### [Directive]
Write out the records verbatim from the line containing "Is point 795,585" through the line containing "6609 millimetres", including both of those lines.

### [Given data]
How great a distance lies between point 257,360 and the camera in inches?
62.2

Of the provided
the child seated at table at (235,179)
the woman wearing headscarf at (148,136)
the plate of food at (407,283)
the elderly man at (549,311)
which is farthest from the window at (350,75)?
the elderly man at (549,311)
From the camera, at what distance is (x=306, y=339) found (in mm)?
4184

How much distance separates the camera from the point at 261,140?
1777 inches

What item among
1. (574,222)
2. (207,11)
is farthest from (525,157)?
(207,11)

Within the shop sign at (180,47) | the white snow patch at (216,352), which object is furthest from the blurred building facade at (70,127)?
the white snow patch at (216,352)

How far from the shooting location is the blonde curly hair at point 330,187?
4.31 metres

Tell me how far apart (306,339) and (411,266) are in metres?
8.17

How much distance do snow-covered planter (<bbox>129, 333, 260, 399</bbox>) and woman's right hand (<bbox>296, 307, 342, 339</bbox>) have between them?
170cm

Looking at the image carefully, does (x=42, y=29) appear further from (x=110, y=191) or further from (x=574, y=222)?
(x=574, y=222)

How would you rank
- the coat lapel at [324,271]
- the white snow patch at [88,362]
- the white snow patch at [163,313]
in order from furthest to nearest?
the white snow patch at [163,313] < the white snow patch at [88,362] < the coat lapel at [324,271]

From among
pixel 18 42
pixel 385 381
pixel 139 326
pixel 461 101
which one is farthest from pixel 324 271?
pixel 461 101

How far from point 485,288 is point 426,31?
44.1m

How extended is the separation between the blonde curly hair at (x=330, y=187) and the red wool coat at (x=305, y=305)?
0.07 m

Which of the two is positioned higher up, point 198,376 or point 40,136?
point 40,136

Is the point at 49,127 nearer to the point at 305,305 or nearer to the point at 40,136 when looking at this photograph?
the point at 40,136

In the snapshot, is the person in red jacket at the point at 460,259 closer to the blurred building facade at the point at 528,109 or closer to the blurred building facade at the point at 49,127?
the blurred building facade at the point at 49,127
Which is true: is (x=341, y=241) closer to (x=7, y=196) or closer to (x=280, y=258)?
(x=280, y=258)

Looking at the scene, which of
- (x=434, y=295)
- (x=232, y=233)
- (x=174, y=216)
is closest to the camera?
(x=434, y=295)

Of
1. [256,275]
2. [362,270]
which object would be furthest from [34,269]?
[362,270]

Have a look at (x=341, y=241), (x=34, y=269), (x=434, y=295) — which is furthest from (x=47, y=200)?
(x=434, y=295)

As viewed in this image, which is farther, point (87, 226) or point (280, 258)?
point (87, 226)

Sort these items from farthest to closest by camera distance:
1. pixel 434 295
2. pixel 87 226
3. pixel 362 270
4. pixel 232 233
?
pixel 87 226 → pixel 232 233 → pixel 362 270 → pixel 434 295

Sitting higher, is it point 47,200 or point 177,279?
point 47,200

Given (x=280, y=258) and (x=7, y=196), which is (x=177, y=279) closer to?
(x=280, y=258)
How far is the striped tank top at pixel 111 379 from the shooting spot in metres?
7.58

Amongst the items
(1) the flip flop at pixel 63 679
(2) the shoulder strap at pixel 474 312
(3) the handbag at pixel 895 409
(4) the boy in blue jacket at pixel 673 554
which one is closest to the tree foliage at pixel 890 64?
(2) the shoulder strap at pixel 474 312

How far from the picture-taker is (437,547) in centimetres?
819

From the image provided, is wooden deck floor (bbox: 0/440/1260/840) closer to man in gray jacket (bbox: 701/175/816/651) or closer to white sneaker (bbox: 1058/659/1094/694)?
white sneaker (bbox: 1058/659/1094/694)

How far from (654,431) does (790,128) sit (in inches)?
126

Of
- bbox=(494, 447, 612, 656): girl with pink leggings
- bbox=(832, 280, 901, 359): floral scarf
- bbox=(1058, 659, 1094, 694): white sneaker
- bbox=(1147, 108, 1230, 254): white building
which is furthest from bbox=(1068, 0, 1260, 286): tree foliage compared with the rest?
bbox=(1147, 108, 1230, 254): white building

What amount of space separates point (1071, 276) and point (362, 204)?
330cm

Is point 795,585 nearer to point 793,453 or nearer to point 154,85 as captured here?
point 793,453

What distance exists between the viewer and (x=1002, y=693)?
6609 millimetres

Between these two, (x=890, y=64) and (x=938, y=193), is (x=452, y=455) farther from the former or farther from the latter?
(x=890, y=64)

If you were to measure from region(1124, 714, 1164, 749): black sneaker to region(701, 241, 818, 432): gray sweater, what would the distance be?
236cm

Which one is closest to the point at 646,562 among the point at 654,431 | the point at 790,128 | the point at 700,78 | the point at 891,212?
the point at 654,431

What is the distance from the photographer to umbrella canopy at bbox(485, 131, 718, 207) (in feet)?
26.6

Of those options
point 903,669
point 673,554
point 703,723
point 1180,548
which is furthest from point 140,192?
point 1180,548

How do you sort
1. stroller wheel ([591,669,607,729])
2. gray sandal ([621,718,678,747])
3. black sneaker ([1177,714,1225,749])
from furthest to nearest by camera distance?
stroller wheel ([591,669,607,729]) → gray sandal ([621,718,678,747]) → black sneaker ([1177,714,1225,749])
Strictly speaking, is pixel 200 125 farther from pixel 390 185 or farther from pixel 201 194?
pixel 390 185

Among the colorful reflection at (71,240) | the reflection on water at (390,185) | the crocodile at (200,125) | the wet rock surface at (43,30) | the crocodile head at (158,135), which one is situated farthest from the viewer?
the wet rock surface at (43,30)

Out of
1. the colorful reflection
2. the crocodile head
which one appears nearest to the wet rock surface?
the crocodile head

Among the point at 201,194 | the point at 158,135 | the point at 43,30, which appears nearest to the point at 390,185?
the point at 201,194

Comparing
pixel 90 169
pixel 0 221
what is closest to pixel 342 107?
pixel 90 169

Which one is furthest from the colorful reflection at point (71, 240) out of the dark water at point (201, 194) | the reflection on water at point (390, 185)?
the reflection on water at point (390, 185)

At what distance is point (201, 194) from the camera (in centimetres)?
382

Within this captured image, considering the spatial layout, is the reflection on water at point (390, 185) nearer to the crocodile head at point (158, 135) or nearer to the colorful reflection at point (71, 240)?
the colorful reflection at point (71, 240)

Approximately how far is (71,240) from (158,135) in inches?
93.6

### [Exercise answer]
Is point 795,585 nearer to point 793,453 or nearer to point 154,85 as captured here?
point 793,453

What distance exists between the viewer and (x=1002, y=693)?
6609 millimetres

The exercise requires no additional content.